- **SUPPLIED MATERIAL**
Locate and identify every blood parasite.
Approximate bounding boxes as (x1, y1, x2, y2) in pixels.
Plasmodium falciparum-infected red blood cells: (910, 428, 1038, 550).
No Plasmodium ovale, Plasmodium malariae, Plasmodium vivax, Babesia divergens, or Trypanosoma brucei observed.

- **ABOUT THIS EXERCISE**
Each line of the material above must be retyped exactly as written.

- **FINISHED TASK**
Locate and identify every blood parasite.
Approximate bounding boxes as (x1, y1, x2, y2) in pixels.
Plasmodium falciparum-infected red blood cells: (910, 428, 1038, 550).
No Plasmodium ovale, Plasmodium malariae, Plasmodium vivax, Babesia divergens, or Trypanosoma brucei observed.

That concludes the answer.